Read on to figure out exactly how to choose your flower girl and ring bearer.
1. Figure out if you actually want kids at your wedding.
Before deciding who your flower girl and ring bearer will be, you'll want to decide if you're planning on having children at your wedding at all. Inviting children to your wedding has its advantages (all the cuteness!) but also some potential issues (screaming during your ceremony!). Weigh the pros and cons of having an adults-only wedding, and figure out which approach is best for your big day.
2. Make sure your flower girl and ring bearer are the right age.
According to etiquette expert Anna Post, flower girls and ring bearers are usually between the ages of three and seven (older children may be considered for a "junior bridesmaid" or "junior groomsman" role). Younger children are more likely to become shy and nervous at the wedding, though, so keep that in mind as you’re making your decision. Parents of particularly young children should be seated near the front of the venue on the aisle, so that kids can see mom or dad while processing down the aisle. Kids can always sit with their parents after they’ve completed their duties, rather than standing with the rest of the wedding party where they might become restless.
3. Consider relationships, but also ages, personalities, and experience.
If the choice isn’t obvious — i.e. you have your own children, or there are a couple of nieces or nephews you’re particularly close with — then selecting your flower girl and ring bearer might pose a bit of a challenge. You can always include more than two children in your wedding party — have an older child pull two or three little ones in a wagon, for example, or have one attendant throw petals while the other carries the bride’s train. But if you’re committed to selecting just two kids, consider ages and personalities. Will your best friend’s son be so shy he hides under a pew? Will your brother’s daughter dance her way down the aisle, delighting everyone? Think about the quirks and traits of the kids you know and how they might fit into your wedding-day picture.
You might also want to consider whether or not there are kids in your life who have been included in weddings before. If you have a niece who’s been a flower girl three times, and a friend’s daughter who has never been in a wedding, consider asking the friend’s daughter if she’d like to take part to partake in this special experience.
4. The parents play an important role, too.

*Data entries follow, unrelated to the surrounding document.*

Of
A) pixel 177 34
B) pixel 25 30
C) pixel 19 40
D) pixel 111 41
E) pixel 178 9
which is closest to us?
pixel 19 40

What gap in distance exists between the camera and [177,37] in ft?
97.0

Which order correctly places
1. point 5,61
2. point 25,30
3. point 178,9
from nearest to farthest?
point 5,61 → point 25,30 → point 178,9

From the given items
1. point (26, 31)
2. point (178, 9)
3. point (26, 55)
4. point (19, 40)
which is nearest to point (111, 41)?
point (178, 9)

While your littlest attendants will certainly get their moment in the spotlight, their parents will have a lot of behind-the-scenes work to do. They'll need to purchase wedding attire for their little ones (unless you volunteer to foot the bill, which is not necessary but certainly generous), prepare their child for the big day, ensure good behavior during the (potentially long and boring) family portrait session, handle any meltdowns, and more. Before selecting a child to be your flower girl or ring bearer, think about if their parents will be able to handle this responsibility. If the child's parents are already in the wedding party, this may be a bit easier, but consider other issues, such as if the parents also have infant children that might need attending during the wedding.
5. When it comes to gender roles, free to "break the rules".

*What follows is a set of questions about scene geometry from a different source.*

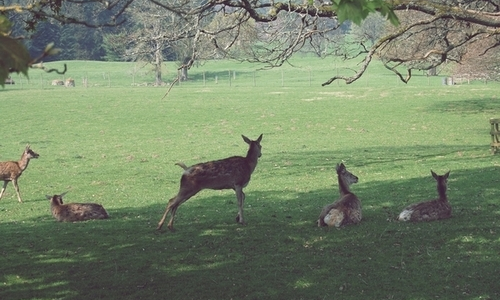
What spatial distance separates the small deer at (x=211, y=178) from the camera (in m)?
11.8

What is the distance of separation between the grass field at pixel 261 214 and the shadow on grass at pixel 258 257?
0.10 feet

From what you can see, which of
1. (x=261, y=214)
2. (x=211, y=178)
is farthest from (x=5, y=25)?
(x=261, y=214)

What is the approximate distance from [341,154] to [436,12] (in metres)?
13.5

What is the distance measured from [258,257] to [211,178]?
2.40 m

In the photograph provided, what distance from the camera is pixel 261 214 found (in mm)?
13602

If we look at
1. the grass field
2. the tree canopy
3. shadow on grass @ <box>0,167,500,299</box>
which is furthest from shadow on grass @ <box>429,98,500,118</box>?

The roles of flower girl and ring bearer have traditionally been gender segregated, but you can absolutely break the rules. Boys can toss flower petals, girls can carry the rings, or they can do something completely different—like carry pinwheels, signs, or ribbon wands down the aisle.

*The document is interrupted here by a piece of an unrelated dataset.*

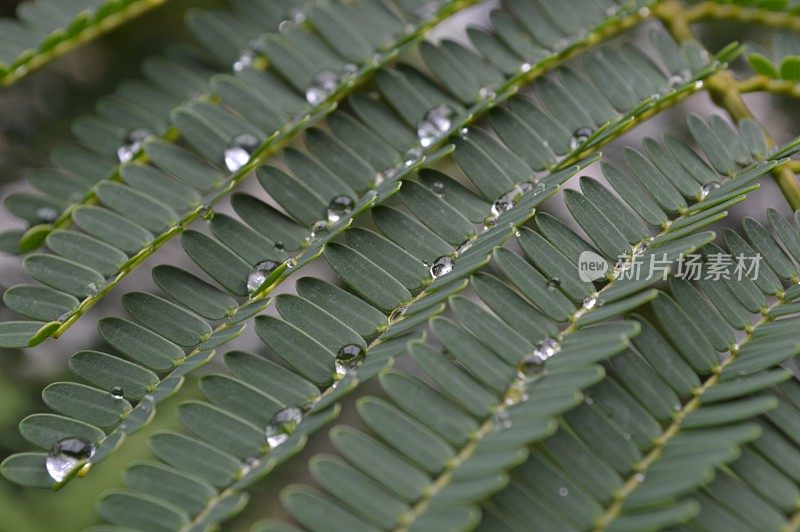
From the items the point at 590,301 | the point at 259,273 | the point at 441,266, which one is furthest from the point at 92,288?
the point at 590,301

6. Ask your flower girls and ring bearers the right way.
You’ll obviously need to get permission from their parents first, but it’s a sweet gesture to send a card and maybe a treat to your child attendants asking them to participate in your wedding. When you speak to their parents, don’t forget to discuss outfit requirements, and who is expected to pick up the tab on formalwear.
7. Give other kids special jobs.
If there are kids in your life who are special to you but won’t be able to participate in the actual wedding ceremony, consider giving them each a flower crown, corsage, or boutonniere to wear throughout the day. That way they know they’re important and still get to show off to their friends. If you're assigning slightly older children the roles of usher and junior attendant, you can dress them slightly differently from the flower girl and ring bearer.
Some couples have even had “kid parades,” where all the child guests at the wedding get to process down the aisle with noisemakers. You’ll either think this is a fun and whimsical idea, or a total nightmare — but it’s always an option!